Fragmento para leer ▸
*****

Hemos echado el cierre. Las calles están vacías y las tardes dibujan estampas centroeuropeas ante la persiana bajada de los bares y comercios más populosos. El toque de queda ya no es la noticia de otro país que vomita el telediario. Es un apagón al que ya no asistimos tan extrañados como las primeras veces. Hemos echado el cierre pero desconocemos si lo hemos hecho para disminuir la presión de los hospitales y salvar vidas o para salvar la Navidad.

Hace semanas que ciertos políticos han proclamado con un afán repetitivo que era preferible «cerrar en noviembre para luego poder abrir en diciembre». Como si las calles en las que se propaga el virus tuviesen complejo de caja registradora. Y eso, cuando menos, te hace desconfiar o sumirte en una sensación de peligrosa indefensión que se remite al afilado antecedente veraniego. ¿Por qué hemos, entonces, cerrado? ¿Por pandemia o por Navidad? ¿Alguien lo sabe?

Por mucho que la pandemia nos haya cambiado al trastocar nuestros hábitos del modo que lo ha hecho, somos al fin y al cabo animales de costumbres. Las fiestas navideñas nos guiñan en algún lugar del subconsciente como esa brújula fronteriza -entre el otoño y el invierno o la austeridad y el consumismo- que siempre fue. Y, como por estos lares sureños no somos propensos a los intermedios tonos grises, ya hay reacciones para todos los gustos que saltan desde el blanco hasta el negro frente al incierto panorama abonado a las restricciones que ahora mismo está vigente.

*****

Registros enumerados ▸
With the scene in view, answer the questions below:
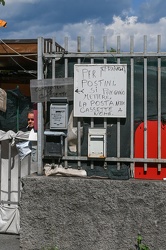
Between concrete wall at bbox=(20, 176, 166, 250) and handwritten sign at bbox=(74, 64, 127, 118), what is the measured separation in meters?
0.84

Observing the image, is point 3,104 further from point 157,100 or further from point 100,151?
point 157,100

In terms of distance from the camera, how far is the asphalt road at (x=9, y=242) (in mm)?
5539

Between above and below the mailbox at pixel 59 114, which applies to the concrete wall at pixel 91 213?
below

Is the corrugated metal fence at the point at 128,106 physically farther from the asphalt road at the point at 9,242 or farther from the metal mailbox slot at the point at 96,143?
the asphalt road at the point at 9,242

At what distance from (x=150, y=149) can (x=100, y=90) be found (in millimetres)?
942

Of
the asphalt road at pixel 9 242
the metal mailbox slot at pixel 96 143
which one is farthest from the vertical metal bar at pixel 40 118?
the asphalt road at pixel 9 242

*****

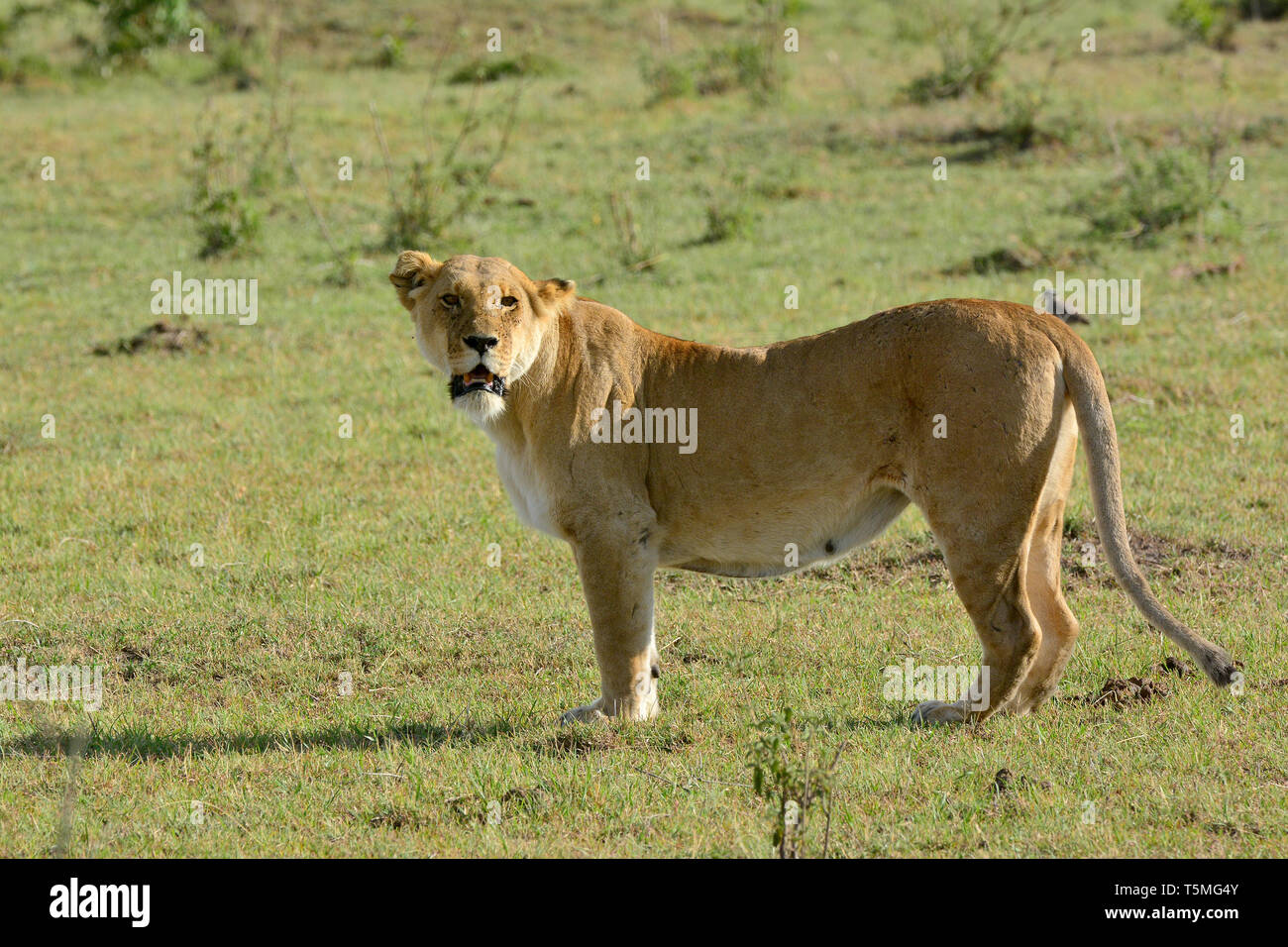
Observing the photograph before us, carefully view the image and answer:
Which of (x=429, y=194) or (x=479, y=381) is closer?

*****

Objetivo del ejercicio ▸
Cita textualmente el pasaje del fragmento sobre el cierre y la Navidad que va desde «Hemos echado el cierre.» hasta «salvar la Navidad.», ambos incluidos. Los registros no guardan relación alguna con el fragmento.

Solución desarrollada ▸
Hemos echado el cierre. Las calles están vacías y las tardes dibujan estampas centroeuropeas ante la persiana bajada de los bares y comercios más populosos. El toque de queda ya no es la noticia de otro país que vomita el telediario. Es un apagón al que ya no asistimos tan extrañados como las primeras veces. Hemos echado el cierre pero desconocemos si lo hemos hecho para disminuir la presión de los hospitales y salvar vidas o para salvar la Navidad.